I am sitting in a presentation by Gabor Varjasi, Head of Competency Development and Strategic HR at MOL Group. This is at Stamford Global‘s Talent for Tomorrow conference in Vienna.
MOL have a similar problem to many companies around the world who need to attract young people (often called Generation Y) to join their companies, especially those that need to recruit young people with skills and qualifications in natural sciences. MOL is in the oil industry, and needs significant numbers of engineers and scientists.
They identified that there were not enough science students qualifying from universities in Hungary, their primary country, but also across the whole region they work in. This cannot be fixed with better recruitment strategies or poaching from competitors. So MOL decided to do something about the source, and get involved in high schools and universities. They wanted to promote sciences as a viable and exciting choice for young people.
They did this by engaging with teachers, parents and students. They created resources for schools to use in the teaching of science (called Junior Freshhh), and made this freely available to use.

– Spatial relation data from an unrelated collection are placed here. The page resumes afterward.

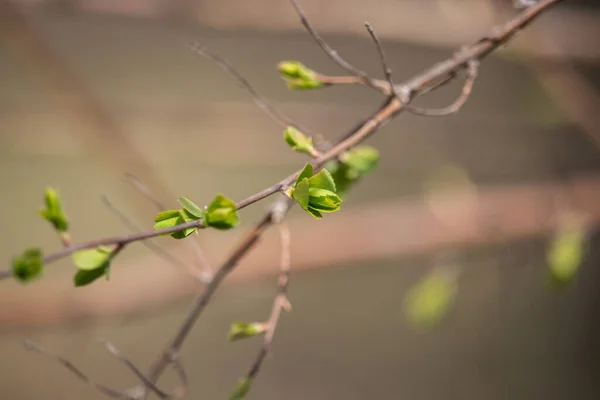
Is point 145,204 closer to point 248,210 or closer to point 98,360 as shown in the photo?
point 248,210

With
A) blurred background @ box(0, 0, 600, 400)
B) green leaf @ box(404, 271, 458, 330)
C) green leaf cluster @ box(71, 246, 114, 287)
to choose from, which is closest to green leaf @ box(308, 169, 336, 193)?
green leaf cluster @ box(71, 246, 114, 287)

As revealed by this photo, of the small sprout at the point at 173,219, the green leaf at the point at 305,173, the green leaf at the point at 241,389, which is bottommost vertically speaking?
the green leaf at the point at 241,389

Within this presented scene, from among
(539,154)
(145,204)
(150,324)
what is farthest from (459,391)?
(145,204)

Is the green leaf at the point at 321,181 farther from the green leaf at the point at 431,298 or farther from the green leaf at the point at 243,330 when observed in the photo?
the green leaf at the point at 431,298

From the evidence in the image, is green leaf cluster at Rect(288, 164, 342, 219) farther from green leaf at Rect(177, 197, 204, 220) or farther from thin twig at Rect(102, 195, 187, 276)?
thin twig at Rect(102, 195, 187, 276)

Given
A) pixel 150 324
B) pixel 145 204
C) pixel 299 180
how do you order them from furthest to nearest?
pixel 150 324
pixel 145 204
pixel 299 180

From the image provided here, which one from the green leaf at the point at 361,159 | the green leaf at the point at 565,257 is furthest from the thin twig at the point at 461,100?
the green leaf at the point at 565,257
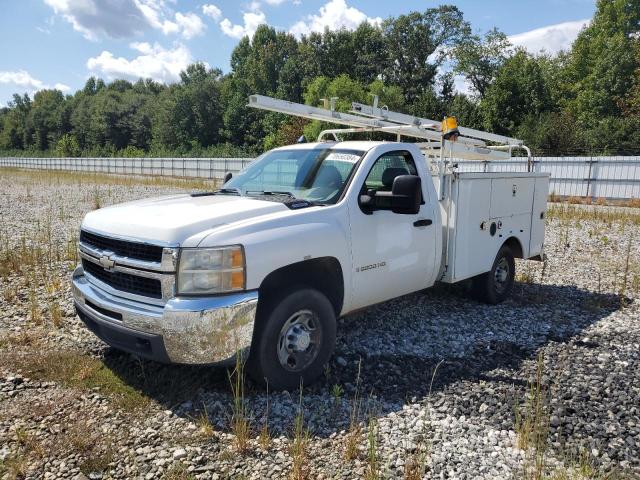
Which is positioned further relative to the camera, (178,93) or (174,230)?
(178,93)

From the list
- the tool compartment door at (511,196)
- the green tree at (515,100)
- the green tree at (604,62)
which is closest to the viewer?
the tool compartment door at (511,196)

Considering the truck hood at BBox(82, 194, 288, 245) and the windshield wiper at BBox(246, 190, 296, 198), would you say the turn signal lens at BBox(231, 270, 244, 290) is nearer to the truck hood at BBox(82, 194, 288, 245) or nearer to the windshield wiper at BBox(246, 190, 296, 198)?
the truck hood at BBox(82, 194, 288, 245)

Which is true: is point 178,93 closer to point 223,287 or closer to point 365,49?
point 365,49

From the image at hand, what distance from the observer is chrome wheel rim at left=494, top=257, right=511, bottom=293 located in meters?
6.56

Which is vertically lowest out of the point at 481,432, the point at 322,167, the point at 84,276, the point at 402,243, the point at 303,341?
the point at 481,432

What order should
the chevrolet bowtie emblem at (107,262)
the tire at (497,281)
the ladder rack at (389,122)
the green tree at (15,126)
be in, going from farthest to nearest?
the green tree at (15,126) → the tire at (497,281) → the ladder rack at (389,122) → the chevrolet bowtie emblem at (107,262)

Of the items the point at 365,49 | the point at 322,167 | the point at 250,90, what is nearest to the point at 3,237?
the point at 322,167

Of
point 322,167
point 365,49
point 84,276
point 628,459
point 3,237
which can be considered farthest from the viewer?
point 365,49

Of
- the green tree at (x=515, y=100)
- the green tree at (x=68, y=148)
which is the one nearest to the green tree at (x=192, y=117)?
the green tree at (x=68, y=148)

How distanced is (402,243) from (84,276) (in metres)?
2.90

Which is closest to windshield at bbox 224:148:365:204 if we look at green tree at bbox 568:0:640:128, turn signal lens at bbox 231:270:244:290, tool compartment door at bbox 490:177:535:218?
turn signal lens at bbox 231:270:244:290

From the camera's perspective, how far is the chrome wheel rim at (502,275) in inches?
258

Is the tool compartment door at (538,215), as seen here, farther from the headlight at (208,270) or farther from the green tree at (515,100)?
the green tree at (515,100)

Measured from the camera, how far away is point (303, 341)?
397 cm
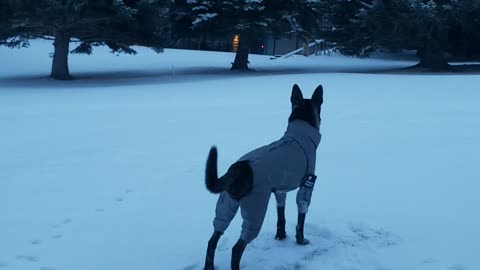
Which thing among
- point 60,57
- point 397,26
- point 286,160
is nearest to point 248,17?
point 397,26

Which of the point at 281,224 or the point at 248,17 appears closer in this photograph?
the point at 281,224

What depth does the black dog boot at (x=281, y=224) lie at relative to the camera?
4.63 metres

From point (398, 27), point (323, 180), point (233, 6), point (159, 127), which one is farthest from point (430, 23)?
point (323, 180)

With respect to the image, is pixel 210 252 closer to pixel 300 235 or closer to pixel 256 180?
pixel 256 180

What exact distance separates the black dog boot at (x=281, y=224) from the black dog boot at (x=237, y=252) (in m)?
0.78

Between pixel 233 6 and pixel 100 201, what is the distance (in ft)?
59.9

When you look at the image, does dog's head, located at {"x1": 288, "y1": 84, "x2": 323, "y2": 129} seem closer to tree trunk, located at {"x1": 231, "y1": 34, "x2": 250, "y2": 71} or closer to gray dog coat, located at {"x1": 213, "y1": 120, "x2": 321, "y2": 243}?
gray dog coat, located at {"x1": 213, "y1": 120, "x2": 321, "y2": 243}

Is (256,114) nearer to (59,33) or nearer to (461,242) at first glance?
(461,242)

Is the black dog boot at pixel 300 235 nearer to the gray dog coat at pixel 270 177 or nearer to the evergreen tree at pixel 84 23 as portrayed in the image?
the gray dog coat at pixel 270 177

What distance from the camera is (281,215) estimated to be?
464 centimetres

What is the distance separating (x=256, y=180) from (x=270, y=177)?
0.38 ft

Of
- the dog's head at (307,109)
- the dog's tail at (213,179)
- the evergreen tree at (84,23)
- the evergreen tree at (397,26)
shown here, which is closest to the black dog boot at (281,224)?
the dog's head at (307,109)

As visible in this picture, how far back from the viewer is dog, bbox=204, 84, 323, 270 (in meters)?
3.81

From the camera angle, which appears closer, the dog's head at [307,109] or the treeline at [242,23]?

They then created an online competition in the form of a simulation game aimed at university students. See Freshhh EDU (http://www.freshhh.net). 35 universities entered in 2007, growing to over 200 in 2011 (the 2012 version is ongoing), with over 600 different 3 member teams participating in 2011. The competition is based on real oil and gas industry issues, and can be used as teaching tools by the universities. It is fully integrated with social media, and uses high quality videos throughout. Those videos and the game scenarios become available to educators after each year’s competition is over.
Is this just fun?
No! Over the lifetime of this graduate game, MOL has employed more than 900 of the participants in the game from 2007-2011, and these students have a 90% retention rate in the business (it’s worth reading that sentence again! MOL have won awards for recruitment and retention because of this!). Some of the people (close to 5%) who were employed in 2008 are already in managerial positions.

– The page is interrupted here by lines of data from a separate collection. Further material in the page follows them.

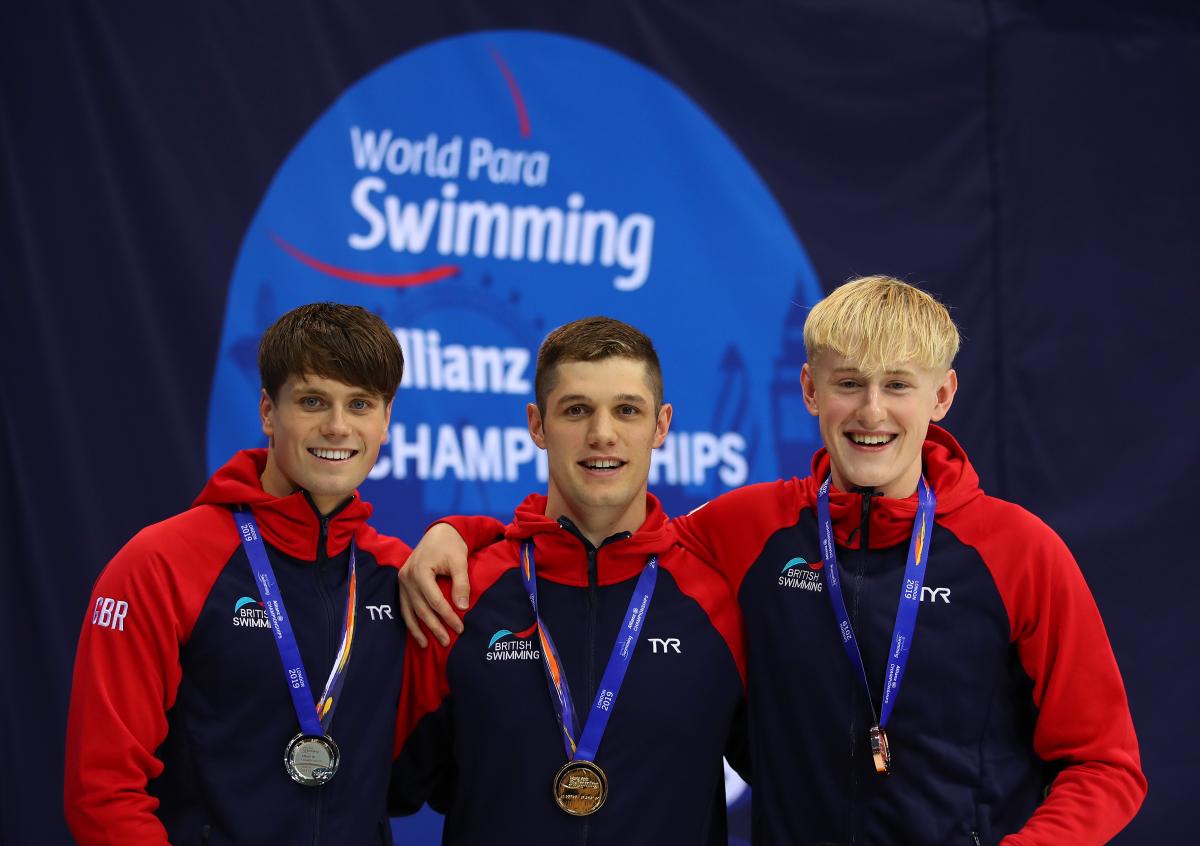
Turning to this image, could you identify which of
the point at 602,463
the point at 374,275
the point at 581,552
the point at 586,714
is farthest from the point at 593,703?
the point at 374,275

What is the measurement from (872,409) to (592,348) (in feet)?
1.71

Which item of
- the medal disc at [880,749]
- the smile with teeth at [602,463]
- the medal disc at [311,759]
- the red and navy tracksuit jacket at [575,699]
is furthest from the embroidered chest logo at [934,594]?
the medal disc at [311,759]

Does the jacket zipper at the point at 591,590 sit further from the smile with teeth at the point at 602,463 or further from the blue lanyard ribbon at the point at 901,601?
the blue lanyard ribbon at the point at 901,601

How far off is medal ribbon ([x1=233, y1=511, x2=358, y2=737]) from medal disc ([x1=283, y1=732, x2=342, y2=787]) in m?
0.02

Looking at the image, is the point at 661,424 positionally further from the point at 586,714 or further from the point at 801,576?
the point at 586,714

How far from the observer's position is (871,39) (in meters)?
4.32

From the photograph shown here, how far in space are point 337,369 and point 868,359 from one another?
0.95 m

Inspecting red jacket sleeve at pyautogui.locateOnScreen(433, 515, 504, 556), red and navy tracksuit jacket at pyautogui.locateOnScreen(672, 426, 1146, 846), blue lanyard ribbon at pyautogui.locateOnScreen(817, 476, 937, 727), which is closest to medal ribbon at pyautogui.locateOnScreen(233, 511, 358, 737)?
red jacket sleeve at pyautogui.locateOnScreen(433, 515, 504, 556)

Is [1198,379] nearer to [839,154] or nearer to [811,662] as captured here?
[839,154]

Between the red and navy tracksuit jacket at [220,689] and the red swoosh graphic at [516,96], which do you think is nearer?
the red and navy tracksuit jacket at [220,689]

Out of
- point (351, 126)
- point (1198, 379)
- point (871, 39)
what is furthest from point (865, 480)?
point (1198, 379)

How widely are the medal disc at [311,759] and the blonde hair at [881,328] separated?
43.9 inches

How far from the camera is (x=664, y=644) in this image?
223 centimetres

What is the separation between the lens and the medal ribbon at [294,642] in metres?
2.09
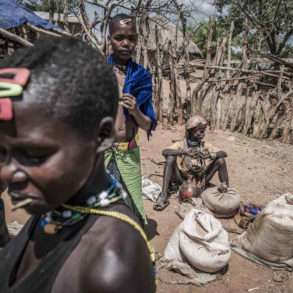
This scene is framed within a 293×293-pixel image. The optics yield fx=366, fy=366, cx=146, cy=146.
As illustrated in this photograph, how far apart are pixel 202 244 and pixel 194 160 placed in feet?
5.25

This is gaining momentum, with 200% growth per year for 2010 and 2011, and this expected to increase further. They have saved over € 500,000 in recruiting costs. And the cost of game has been € 65,000 so far. An unbelievable ROI.

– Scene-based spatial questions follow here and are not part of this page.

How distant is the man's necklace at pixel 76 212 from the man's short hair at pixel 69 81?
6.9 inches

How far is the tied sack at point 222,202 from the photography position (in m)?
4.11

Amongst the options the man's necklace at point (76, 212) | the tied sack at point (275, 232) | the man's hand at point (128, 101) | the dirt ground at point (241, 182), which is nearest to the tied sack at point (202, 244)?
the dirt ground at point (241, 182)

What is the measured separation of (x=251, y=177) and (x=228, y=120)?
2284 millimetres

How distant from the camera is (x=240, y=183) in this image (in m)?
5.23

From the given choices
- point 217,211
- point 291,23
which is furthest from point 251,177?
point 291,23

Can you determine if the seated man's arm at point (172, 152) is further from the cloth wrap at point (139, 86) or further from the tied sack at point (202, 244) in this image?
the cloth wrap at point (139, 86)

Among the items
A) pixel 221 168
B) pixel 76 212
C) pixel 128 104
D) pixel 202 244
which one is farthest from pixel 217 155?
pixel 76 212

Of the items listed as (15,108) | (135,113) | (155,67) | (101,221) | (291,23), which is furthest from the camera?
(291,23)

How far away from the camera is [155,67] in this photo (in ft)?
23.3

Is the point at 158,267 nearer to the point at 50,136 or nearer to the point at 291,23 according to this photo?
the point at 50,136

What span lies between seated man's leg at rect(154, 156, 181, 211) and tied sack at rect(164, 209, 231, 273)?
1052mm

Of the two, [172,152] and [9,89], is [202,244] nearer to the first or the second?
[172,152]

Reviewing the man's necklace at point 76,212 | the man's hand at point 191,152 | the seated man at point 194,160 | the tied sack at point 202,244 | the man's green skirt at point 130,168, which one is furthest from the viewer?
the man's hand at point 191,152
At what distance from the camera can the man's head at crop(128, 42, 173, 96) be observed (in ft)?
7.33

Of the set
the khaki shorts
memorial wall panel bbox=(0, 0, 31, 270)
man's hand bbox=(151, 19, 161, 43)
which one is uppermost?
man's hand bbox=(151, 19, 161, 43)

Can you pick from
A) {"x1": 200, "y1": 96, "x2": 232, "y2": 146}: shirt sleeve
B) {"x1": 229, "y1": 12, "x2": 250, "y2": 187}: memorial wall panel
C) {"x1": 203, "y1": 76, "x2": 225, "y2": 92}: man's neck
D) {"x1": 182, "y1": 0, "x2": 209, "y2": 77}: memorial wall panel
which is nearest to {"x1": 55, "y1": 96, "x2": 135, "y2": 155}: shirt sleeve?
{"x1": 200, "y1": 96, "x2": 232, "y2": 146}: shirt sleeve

The big lesson though is that it took four years to see any value from the investment. And it will take the rest of this decade to discover whether the long term objective of getting young people into engineering will bear fruit. At this stage, all the signs are good. MOL’s Facebook page has huge activity, and parents, teachers and young people are all actively engaged.
This is the type of long term thinking more companies need to engage in.